In his 52-page majority opinion in Peruta v. County of San Diego, Judge William Fletcher laid out an exhaustive history of British and American laws prohibiting concealed weapons, tracing a continuous thread from a decree by Edward I to his sheriffs in 1299 to a series of state supreme-court decisions in the 19th century.

“Based on the overwhelming consensus of historical sources, we conclude that the protection of the Second Amendment—whatever the scope of that protection may be—simply does not extend to the carrying of concealed firearms in public by members of the general public,” Fletcher wrote.

The 7-4 ruling upheld California’s broad restrictions on concealed-carry use in their entirety. Under current law, California residents must show “good cause” when obtaining a concealed-carry license from their county sheriff. What constitutes “good cause” is defined by policies outlined by each sheriff.

Edward Peruta and his fellow plaintiffs sought concealed-carry licenses from sheriffs in San Diego County and Yolo County in 2009, but were denied under the good-cause requirement. Backed by state and national gun-rights groups, they asked the courts to overturn the statute under the Second and Fourteenth Amendments.

Two federal district courts upheld California’s statute in 2010 and 2011, but a divided three-judge panel ruled for Peruta and the other plaintiffs in the combined appeal. San Diego County and the state of California appealed that ruling to the entire Ninth Circuit, which formed an 11-judge panel to consider the case.

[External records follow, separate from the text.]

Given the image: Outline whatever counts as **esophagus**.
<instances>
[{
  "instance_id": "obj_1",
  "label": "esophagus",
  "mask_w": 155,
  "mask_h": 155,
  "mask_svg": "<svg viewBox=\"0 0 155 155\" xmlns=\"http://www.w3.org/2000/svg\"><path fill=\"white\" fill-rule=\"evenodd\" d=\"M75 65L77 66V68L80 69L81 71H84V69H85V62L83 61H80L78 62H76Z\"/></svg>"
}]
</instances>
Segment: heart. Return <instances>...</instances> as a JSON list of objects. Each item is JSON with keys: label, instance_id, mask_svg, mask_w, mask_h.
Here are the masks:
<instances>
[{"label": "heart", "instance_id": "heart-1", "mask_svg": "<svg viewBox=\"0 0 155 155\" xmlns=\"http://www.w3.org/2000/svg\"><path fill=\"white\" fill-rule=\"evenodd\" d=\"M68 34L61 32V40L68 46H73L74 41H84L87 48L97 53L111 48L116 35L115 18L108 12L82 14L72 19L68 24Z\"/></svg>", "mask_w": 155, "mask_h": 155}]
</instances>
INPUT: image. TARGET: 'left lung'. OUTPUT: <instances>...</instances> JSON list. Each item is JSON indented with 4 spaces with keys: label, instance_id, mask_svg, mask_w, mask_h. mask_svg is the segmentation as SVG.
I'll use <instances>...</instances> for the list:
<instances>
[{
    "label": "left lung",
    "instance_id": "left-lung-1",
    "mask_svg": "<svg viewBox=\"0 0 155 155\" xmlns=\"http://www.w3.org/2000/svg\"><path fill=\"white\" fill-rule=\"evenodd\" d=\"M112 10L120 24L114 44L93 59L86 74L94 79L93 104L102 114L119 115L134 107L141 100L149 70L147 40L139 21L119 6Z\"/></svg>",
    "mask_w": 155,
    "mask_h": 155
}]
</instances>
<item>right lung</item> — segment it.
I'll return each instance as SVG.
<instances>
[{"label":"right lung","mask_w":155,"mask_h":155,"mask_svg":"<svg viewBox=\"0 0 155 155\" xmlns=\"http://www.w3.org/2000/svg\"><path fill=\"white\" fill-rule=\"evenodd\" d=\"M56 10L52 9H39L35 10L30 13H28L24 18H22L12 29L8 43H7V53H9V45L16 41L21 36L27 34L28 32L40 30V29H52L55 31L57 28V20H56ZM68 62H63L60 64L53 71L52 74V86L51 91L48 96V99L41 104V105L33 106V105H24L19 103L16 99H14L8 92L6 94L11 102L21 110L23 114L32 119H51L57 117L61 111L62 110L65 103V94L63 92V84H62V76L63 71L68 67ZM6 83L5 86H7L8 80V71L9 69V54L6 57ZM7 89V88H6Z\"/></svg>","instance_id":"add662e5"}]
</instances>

Thursday’s ruling explicitly refused to address whether the Second Amendment protects the right to openly carry firearms in public. And, perhaps anticipating an appeal to the U.S. Supreme Court, three judges argued in a concurring opinion that California’s statute is reasonable enough to survive judicial scrutiny even if the Second Amendment’s protections did apply to concealed firearms.

In dissent, four judges on the panel argued the majority had contradicted the Supreme Court’s 2008 ruling in District of Columbia v. Heller, which found an individual right to bear arms under the Second Amendment for the first time.

“In the context of present-day California law, the Defendant counties’ limited licensing of the right to carry concealed firearms is tantamount to a total ban on the right of an ordinary citizen to carry a firearm in public for self-defense,” Judge Consuelo Callahan wrote. “Thus, Plaintiffs’ Second Amendment rights have been violated. While states may choose between different manners of bearing arms for self-defense, the right must be accommodated.”

The Supreme Court’s rulings in Heller and McDonald v. Chicago, which applied Heller to the states in 2010, transformed the legal landscape for gun rights. In the six years since the rulings, lower courts have deliberated about the scope and boundaries of the individual right to bear arms post-Heller. But the Supreme Court justices have not. The Court has yet to hear a major Second Amendment dispute since McDonald, and no such cases appear on its docket for the upcoming term.